*Excerpted data*
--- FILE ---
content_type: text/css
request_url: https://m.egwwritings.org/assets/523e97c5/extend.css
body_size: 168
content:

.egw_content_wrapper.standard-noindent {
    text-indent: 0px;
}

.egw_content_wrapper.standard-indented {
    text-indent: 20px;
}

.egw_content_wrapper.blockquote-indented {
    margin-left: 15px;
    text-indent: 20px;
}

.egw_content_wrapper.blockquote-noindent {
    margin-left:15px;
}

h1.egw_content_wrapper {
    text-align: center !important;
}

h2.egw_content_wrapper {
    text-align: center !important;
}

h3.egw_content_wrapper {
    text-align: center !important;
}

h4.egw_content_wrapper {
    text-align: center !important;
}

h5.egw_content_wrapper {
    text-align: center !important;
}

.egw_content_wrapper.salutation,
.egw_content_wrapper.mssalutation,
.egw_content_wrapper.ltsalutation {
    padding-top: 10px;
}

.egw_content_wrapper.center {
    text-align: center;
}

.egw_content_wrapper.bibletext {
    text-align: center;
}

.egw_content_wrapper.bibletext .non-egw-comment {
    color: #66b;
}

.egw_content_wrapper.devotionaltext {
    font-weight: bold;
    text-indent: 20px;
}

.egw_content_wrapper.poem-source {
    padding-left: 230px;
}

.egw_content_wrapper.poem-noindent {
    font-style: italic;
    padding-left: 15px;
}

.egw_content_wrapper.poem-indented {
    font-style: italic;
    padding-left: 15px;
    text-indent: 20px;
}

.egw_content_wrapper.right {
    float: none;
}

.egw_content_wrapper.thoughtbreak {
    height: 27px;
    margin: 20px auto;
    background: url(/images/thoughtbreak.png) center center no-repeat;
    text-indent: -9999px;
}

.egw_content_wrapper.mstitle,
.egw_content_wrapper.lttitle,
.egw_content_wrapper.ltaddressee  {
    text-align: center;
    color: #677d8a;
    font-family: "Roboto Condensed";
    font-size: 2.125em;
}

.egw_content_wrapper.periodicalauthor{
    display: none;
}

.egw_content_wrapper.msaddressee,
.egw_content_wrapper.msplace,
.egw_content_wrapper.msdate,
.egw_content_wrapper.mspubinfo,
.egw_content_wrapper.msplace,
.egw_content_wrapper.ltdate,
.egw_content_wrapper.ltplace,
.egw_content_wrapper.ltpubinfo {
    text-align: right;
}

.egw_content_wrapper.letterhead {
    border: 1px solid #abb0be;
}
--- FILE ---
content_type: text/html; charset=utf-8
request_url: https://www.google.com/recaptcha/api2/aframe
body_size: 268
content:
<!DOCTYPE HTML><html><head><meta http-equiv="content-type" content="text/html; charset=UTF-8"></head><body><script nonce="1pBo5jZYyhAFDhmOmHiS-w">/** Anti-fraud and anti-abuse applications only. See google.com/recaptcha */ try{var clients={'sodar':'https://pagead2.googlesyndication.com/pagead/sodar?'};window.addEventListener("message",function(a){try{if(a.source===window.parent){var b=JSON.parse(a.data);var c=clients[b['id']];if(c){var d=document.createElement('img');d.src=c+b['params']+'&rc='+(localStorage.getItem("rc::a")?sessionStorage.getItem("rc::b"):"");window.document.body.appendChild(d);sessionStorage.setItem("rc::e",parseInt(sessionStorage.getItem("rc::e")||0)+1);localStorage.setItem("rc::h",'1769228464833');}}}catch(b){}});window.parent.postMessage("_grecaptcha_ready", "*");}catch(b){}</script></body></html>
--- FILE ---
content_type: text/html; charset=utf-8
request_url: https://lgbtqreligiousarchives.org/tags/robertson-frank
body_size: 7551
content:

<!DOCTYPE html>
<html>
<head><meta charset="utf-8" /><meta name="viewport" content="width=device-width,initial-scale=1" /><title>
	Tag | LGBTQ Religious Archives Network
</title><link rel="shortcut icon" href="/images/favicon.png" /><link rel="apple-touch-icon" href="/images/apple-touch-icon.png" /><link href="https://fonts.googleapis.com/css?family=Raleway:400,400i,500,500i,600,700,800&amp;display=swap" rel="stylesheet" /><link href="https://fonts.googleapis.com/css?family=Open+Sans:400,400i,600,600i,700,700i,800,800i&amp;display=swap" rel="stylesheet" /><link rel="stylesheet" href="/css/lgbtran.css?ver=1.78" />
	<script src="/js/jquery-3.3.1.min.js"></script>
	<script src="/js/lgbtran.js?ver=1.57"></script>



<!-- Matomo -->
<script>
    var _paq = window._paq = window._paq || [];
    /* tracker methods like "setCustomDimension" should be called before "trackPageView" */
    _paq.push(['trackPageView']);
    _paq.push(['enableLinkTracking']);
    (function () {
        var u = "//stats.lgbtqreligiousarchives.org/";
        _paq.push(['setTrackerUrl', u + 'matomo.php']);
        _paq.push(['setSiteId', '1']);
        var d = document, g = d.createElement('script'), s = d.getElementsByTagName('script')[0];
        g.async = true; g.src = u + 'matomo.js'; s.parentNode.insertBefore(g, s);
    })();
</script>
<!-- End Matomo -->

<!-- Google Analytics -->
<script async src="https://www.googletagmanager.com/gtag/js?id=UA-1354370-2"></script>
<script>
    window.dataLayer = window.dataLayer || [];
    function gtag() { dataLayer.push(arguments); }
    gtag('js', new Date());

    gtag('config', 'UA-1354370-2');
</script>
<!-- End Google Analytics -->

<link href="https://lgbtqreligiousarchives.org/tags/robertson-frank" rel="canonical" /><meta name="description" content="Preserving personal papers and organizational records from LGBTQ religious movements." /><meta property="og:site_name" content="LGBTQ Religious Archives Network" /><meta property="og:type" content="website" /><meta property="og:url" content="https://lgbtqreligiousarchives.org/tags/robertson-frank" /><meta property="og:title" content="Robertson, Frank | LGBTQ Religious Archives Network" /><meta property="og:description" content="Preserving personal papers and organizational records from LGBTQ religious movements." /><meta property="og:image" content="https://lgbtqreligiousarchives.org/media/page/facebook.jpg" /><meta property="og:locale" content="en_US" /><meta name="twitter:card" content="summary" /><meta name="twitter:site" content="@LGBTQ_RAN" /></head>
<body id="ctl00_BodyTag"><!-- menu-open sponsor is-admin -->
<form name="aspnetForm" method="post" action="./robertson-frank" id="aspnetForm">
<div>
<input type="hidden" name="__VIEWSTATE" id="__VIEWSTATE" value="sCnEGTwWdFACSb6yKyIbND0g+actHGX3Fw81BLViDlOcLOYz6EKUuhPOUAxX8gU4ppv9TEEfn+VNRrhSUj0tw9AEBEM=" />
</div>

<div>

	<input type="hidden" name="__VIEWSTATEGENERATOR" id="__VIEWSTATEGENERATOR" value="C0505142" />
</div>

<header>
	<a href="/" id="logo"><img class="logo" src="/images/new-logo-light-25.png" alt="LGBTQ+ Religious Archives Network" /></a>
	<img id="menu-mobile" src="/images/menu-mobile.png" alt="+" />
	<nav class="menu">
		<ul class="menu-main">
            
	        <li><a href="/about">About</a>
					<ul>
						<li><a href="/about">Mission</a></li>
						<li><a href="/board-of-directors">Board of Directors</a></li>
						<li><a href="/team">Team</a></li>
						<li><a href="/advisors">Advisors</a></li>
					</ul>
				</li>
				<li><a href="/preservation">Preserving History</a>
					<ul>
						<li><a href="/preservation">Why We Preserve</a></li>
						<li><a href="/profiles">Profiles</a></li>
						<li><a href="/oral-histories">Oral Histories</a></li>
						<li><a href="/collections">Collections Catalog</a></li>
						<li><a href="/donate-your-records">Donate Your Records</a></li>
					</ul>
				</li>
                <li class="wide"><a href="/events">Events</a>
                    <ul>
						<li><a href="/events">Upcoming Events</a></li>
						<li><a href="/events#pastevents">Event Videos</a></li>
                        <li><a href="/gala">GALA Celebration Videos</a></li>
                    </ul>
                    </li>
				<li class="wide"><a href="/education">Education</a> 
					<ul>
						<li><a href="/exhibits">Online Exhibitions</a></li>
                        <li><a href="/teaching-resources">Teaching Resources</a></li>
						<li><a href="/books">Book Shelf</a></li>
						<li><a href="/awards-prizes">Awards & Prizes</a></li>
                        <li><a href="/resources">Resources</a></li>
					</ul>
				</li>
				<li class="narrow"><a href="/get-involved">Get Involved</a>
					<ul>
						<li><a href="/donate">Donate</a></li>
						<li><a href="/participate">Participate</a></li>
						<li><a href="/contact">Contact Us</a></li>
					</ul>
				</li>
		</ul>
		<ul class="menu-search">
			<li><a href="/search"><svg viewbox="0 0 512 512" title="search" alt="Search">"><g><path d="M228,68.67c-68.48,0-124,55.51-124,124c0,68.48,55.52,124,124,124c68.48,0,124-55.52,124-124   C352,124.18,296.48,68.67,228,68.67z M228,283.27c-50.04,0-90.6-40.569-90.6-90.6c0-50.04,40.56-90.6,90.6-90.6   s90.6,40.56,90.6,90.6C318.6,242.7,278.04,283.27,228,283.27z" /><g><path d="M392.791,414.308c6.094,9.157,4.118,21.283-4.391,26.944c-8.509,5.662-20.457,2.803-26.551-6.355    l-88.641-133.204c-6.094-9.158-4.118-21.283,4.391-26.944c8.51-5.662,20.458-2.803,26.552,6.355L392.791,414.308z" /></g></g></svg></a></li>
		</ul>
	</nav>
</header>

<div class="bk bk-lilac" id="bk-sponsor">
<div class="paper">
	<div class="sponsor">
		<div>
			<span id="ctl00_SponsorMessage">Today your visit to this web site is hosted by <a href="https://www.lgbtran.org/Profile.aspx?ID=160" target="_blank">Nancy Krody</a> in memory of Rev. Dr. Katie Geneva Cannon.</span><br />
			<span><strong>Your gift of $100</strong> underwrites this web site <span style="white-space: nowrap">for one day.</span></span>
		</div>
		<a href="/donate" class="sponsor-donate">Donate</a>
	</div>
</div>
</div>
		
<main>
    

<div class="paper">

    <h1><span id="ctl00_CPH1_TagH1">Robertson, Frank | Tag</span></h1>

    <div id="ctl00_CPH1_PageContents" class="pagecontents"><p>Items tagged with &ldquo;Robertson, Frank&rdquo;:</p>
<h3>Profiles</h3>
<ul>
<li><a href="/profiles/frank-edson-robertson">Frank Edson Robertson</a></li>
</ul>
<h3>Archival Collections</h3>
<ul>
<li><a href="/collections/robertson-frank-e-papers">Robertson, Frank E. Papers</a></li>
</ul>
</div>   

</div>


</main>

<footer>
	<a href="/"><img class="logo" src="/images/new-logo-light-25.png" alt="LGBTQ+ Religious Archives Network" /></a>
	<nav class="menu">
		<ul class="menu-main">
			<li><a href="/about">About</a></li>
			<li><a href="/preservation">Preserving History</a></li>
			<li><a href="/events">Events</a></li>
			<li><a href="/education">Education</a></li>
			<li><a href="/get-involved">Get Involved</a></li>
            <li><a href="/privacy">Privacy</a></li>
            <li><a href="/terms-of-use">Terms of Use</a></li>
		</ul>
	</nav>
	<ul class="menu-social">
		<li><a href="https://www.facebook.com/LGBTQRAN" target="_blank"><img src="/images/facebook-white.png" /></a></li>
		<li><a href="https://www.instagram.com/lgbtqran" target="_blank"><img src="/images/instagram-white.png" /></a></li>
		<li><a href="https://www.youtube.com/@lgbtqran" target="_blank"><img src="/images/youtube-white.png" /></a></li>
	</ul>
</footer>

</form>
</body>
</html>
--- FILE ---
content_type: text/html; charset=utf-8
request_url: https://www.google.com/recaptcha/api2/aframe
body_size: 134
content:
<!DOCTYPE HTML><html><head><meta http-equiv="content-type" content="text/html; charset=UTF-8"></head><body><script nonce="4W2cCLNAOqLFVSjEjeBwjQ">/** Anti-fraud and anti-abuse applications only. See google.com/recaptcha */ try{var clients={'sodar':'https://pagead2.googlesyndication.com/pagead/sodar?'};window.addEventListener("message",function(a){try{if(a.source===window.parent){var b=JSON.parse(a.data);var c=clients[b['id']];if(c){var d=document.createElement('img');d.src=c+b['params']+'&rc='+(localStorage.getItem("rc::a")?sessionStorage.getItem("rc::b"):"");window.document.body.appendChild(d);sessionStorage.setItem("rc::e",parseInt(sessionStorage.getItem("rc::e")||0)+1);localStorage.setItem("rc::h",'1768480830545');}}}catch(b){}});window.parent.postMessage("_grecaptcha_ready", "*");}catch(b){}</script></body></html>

*Exercise objective*
Among the preceding records, how many lines include the word "light"? Reply with the number only.

*Result of this exercise*
2